A Florida panther, Puma concolor coryi, at Lowry Park Zoo, Florida, 2012. Photo by Joel Sartore/National Geographic Photo Ark.

The sandpiper is the second bird to serve as a Photo Ark milestone, with the first being the California condor, the 1,000th species to be photographed. The 12,000th, announced in November 2021, was the Arabian cobra.

This spoon-billed sandpiper is critically endangered and could become extinct in 10-20 years. These sparrow-sized birds travel a massive distance after breeding in the Russian Arctic, then migrating south along the Eurasian coast and wintering in Southeast Asia.

Due to human pressures, in particular hunting, habitat loss, and climate change, the population of spoon-billed sandpipers has drastically reduced by 90 percent. Today only about 100 – 150 breeding pairs remain in the wild, says Jonathan Slaght, director of conservation for the Wildlife Conservation Society’s Russian Program.

A Saint Vincent parrot, Amazona guildingii, at the Houston Zoo, Texas, 2015. Photo by Joel Sartore/National Geographic Photo Ark.

The keepers at Slimbridge Wetland Center in England got the bird accustomed to walking on a blackboard (to train it for photography) covered with sand to imitate its natural habitat and rewarding it with baby cricket treats.

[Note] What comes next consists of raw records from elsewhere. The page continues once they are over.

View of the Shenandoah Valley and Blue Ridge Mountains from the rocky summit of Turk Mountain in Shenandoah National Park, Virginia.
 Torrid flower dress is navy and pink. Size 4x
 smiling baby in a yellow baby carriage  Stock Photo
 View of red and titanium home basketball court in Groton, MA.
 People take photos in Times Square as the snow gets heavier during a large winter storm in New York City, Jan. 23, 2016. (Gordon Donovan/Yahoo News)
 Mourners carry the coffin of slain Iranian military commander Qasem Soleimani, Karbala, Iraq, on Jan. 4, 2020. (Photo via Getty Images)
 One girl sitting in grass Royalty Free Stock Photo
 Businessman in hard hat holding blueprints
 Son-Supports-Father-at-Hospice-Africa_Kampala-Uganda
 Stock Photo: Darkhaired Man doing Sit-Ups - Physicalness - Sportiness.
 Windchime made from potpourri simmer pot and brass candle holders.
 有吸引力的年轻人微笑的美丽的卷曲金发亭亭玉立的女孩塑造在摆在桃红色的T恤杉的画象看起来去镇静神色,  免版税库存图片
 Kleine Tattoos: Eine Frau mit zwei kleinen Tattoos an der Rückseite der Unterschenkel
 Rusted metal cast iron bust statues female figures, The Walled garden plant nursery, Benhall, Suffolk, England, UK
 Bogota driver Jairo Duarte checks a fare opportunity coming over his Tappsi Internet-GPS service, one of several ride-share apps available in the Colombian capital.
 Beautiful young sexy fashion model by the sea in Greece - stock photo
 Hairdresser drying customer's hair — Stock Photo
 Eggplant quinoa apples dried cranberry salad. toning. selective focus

Understanding and Training the Animal for Photography

When working with wildlife and nature, respecting your subject and surroundings is crucial. The Photo Ark team works for weeks or months in advance with the zoo they hope to visit, learning what species they have that they must bring on board.

An endangered baby Bornean orangutan, Pongo pygmaeus, with her adoptive mother, a Bornean/Sumatran cross, Pongo pygmaeus x abelii, at the Houston Zoo, Texas, 2013. Photo by Joel Sartore/National Geographic Photo Ark.
Orange spotted filefish, Oxymonacanthus longirostris, at Omaha’s Henry Doorly Zoo and Aquarium, Nebraska, 2013. Photo by Joel Sartore/National Geographic Photo Ark.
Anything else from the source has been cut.